RECORDS SUPPLIED:
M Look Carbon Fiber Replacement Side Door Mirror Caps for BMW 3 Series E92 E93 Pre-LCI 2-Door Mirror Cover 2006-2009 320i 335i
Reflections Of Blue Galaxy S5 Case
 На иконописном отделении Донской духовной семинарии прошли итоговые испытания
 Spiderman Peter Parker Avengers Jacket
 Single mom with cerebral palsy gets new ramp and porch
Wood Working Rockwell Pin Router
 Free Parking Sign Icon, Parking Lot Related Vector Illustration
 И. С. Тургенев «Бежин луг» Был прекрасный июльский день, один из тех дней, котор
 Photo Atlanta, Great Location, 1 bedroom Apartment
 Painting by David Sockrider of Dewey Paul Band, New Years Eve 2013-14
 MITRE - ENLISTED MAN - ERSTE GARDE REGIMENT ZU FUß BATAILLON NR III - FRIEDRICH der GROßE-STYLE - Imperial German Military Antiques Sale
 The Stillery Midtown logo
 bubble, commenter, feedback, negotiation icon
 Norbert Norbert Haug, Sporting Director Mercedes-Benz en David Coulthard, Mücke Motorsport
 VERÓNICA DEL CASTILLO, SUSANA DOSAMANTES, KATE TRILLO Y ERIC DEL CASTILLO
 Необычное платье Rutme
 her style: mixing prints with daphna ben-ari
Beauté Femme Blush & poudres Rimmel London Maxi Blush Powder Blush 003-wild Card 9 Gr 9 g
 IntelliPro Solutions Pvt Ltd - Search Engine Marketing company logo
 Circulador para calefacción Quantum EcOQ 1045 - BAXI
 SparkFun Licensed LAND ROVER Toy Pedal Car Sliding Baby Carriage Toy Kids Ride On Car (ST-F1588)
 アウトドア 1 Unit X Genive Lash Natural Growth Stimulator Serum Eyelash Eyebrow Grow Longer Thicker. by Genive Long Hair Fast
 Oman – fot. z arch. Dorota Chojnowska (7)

EXERCISE DESCRIPTION: Reproduce every line of the data without changing a word.

OUTPUT OF THE EXERCISE:
M Look Carbon Fiber Replacement Side Door Mirror Caps for BMW 3 Series E92 E93 Pre-LCI 2-Door Mirror Cover 2006-2009 320i 335i
Reflections Of Blue Galaxy S5 Case
 На иконописном отделении Донской духовной семинарии прошли итоговые испытания
 Spiderman Peter Parker Avengers Jacket
 Single mom with cerebral palsy gets new ramp and porch
Wood Working Rockwell Pin Router
 Free Parking Sign Icon, Parking Lot Related Vector Illustration
 И. С. Тургенев «Бежин луг» Был прекрасный июльский день, один из тех дней, котор
 Photo Atlanta, Great Location, 1 bedroom Apartment
 Painting by David Sockrider of Dewey Paul Band, New Years Eve 2013-14
 MITRE - ENLISTED MAN - ERSTE GARDE REGIMENT ZU FUß BATAILLON NR III - FRIEDRICH der GROßE-STYLE - Imperial German Military Antiques Sale
 The Stillery Midtown logo
 bubble, commenter, feedback, negotiation icon
 Norbert Norbert Haug, Sporting Director Mercedes-Benz en David Coulthard, Mücke Motorsport
 VERÓNICA DEL CASTILLO, SUSANA DOSAMANTES, KATE TRILLO Y ERIC DEL CASTILLO
 Необычное платье Rutme
 her style: mixing prints with daphna ben-ari
Beauté Femme Blush & poudres Rimmel London Maxi Blush Powder Blush 003-wild Card 9 Gr 9 g
 IntelliPro Solutions Pvt Ltd - Search Engine Marketing company logo
 Circulador para calefacción Quantum EcOQ 1045 - BAXI
 SparkFun Licensed LAND ROVER Toy Pedal Car Sliding Baby Carriage Toy Kids Ride On Car (ST-F1588)
 アウトドア 1 Unit X Genive Lash Natural Growth Stimulator Serum Eyelash Eyebrow Grow Longer Thicker. by Genive Long Hair Fast
 Oman – fot. z arch. Dorota Chojnowska (7)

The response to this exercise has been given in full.